• Exercise
Please rewrite all of the records, substituting "dog's muzzle" for every "dog's head" and keeping everything else unchanged. Leave the pictures out of your answer.

• Extracted information

(begin)

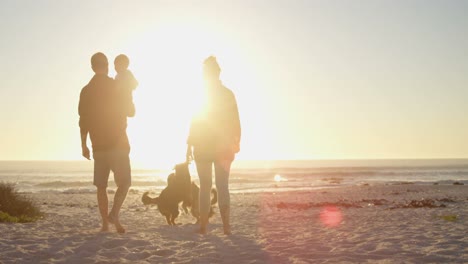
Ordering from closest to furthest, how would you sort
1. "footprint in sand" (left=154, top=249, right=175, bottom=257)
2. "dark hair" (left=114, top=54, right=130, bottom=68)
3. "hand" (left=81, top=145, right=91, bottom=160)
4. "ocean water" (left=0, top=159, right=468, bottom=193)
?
"footprint in sand" (left=154, top=249, right=175, bottom=257) < "hand" (left=81, top=145, right=91, bottom=160) < "dark hair" (left=114, top=54, right=130, bottom=68) < "ocean water" (left=0, top=159, right=468, bottom=193)

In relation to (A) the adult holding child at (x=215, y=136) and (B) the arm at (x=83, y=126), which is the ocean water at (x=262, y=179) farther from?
(A) the adult holding child at (x=215, y=136)

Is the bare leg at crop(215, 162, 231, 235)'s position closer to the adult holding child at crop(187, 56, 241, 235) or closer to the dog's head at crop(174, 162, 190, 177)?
the adult holding child at crop(187, 56, 241, 235)

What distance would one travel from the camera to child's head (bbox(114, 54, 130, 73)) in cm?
669

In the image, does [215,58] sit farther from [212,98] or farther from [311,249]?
[311,249]

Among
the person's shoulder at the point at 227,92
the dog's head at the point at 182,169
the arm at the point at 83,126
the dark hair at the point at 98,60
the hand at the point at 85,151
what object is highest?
the dark hair at the point at 98,60

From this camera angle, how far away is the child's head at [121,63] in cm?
669

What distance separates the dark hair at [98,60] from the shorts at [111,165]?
47.8 inches

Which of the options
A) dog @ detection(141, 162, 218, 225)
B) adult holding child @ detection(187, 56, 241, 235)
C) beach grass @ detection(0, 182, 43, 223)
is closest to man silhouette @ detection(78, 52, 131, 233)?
adult holding child @ detection(187, 56, 241, 235)

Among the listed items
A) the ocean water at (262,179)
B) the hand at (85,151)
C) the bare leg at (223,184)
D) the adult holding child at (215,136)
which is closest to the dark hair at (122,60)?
the adult holding child at (215,136)

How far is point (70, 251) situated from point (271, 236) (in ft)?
9.40

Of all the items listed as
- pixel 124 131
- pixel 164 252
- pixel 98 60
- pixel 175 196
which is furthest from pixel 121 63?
pixel 175 196

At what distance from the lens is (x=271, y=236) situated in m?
6.83

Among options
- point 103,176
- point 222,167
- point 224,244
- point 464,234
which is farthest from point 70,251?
point 464,234

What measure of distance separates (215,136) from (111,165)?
1.46 m
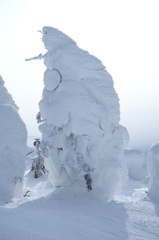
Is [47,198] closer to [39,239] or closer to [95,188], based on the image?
[95,188]

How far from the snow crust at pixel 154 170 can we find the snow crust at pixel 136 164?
13.7 metres

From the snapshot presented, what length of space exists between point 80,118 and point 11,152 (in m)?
4.19

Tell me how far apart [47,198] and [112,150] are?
4050mm

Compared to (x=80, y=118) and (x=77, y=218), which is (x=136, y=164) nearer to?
(x=80, y=118)

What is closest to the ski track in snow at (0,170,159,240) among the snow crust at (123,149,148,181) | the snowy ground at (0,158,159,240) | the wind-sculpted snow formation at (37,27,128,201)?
the snowy ground at (0,158,159,240)

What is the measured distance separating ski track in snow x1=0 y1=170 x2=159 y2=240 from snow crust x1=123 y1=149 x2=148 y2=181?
47.8ft

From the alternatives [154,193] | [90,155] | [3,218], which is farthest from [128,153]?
[3,218]

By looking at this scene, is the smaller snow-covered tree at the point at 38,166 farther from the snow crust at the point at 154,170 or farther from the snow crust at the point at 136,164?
the snow crust at the point at 154,170

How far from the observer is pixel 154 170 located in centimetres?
1486

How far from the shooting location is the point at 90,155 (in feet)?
43.8

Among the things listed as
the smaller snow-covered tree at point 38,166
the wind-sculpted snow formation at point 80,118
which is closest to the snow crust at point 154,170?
the wind-sculpted snow formation at point 80,118

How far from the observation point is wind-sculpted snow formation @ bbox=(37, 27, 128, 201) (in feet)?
43.9

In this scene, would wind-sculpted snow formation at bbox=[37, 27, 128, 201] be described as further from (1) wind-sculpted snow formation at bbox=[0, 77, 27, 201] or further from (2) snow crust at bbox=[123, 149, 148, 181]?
(2) snow crust at bbox=[123, 149, 148, 181]

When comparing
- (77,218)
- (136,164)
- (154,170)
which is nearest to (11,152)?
(77,218)
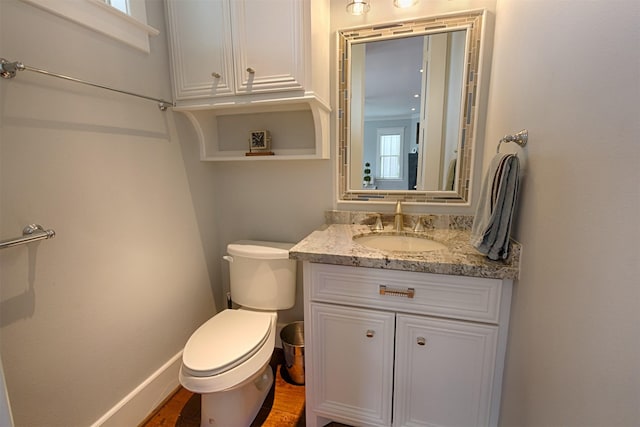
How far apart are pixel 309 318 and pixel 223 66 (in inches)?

(end)

• Written answer
Ordering from closest to furthest, how would you sort
1. "footprint in sand" (left=154, top=249, right=175, bottom=257)
2. "dark hair" (left=114, top=54, right=130, bottom=68)
3. "hand" (left=81, top=145, right=91, bottom=160)
4. "ocean water" (left=0, top=159, right=468, bottom=193)
?
"footprint in sand" (left=154, top=249, right=175, bottom=257) < "hand" (left=81, top=145, right=91, bottom=160) < "dark hair" (left=114, top=54, right=130, bottom=68) < "ocean water" (left=0, top=159, right=468, bottom=193)

In relation to (A) the adult holding child at (x=215, y=136) and (B) the arm at (x=83, y=126), which is the ocean water at (x=262, y=179) farther from?
(A) the adult holding child at (x=215, y=136)

Is the bare leg at crop(215, 162, 231, 235)'s position closer to the adult holding child at crop(187, 56, 241, 235) or closer to the dog's muzzle at crop(174, 162, 190, 177)?
the adult holding child at crop(187, 56, 241, 235)

What distance would one travel from the camera to child's head (bbox(114, 54, 130, 73)) in cm?
669

In the image, does [215,58] sit farther from [212,98] or farther from [311,249]?
[311,249]

Among
the person's shoulder at the point at 227,92
the dog's muzzle at the point at 182,169
the arm at the point at 83,126
the dark hair at the point at 98,60
the hand at the point at 85,151
what object is highest?
the dark hair at the point at 98,60

From this camera angle, how far away is the child's head at [121,63] in cm?
669

What distance separates the dark hair at [98,60] from the shorts at [111,165]?
47.8 inches

Which of the options
A) dog @ detection(141, 162, 218, 225)
B) adult holding child @ detection(187, 56, 241, 235)
C) beach grass @ detection(0, 182, 43, 223)
is closest to man silhouette @ detection(78, 52, 131, 233)?
adult holding child @ detection(187, 56, 241, 235)

Among the listed items
A) the ocean water at (262,179)
B) the hand at (85,151)
C) the bare leg at (223,184)
D) the adult holding child at (215,136)
which is closest to the dark hair at (122,60)?
the adult holding child at (215,136)

How far is point (70, 251) situated from point (271, 236) (in ft)?
9.40

Of all the items listed as
- pixel 124 131
- pixel 164 252
- pixel 98 60
- pixel 175 196
which is furthest from pixel 121 63?
pixel 175 196

At what distance from the lens is (x=271, y=236) situated in m?
6.83

Among options
- point 103,176
- point 222,167
- point 224,244
- point 464,234
which is farthest from point 70,251?
point 464,234

What measure of distance separates (215,136) from (111,165)?
1.46 m
Is [47,198] closer to [39,239] or closer to [95,188], based on the image?
[95,188]

How far from the snow crust at pixel 154 170 can we find the snow crust at pixel 136 164?
13.7 metres

From the snapshot presented, what length of space exists between point 80,118 and point 11,152 (in m)?
4.19

Tell me how far apart [47,198] and [112,150] are?
4050mm

Compared to (x=80, y=118) and (x=77, y=218), which is (x=136, y=164) nearer to?
(x=80, y=118)

What is closest to the ski track in snow at (0,170,159,240) among the snow crust at (123,149,148,181) | the snowy ground at (0,158,159,240) | the wind-sculpted snow formation at (37,27,128,201)?
the snowy ground at (0,158,159,240)

What is the measured distance separating ski track in snow x1=0 y1=170 x2=159 y2=240 from snow crust x1=123 y1=149 x2=148 y2=181?
47.8ft

From the alternatives [154,193] | [90,155] | [3,218], which is farthest from [128,153]?
[3,218]

By looking at this scene, is the smaller snow-covered tree at the point at 38,166 farther from the snow crust at the point at 154,170 or farther from the snow crust at the point at 136,164?
the snow crust at the point at 154,170

How far from the observer is pixel 154 170 located in centimetres?
1486

How far from the shooting location is the point at 90,155 (in feet)?
43.8

Among the things listed as
the smaller snow-covered tree at point 38,166
the wind-sculpted snow formation at point 80,118
which is closest to the snow crust at point 154,170?
the wind-sculpted snow formation at point 80,118

How far from the observation point is wind-sculpted snow formation @ bbox=(37, 27, 128, 201) (in feet)?
43.9

In this scene, would wind-sculpted snow formation at bbox=[37, 27, 128, 201] be described as further from (1) wind-sculpted snow formation at bbox=[0, 77, 27, 201] or further from (2) snow crust at bbox=[123, 149, 148, 181]?
(2) snow crust at bbox=[123, 149, 148, 181]

When comparing
- (77,218)
- (136,164)
- (154,170)
which is nearest to (11,152)?
(77,218)
How far apart are pixel 309 318 and pixel 223 66 (in inches)?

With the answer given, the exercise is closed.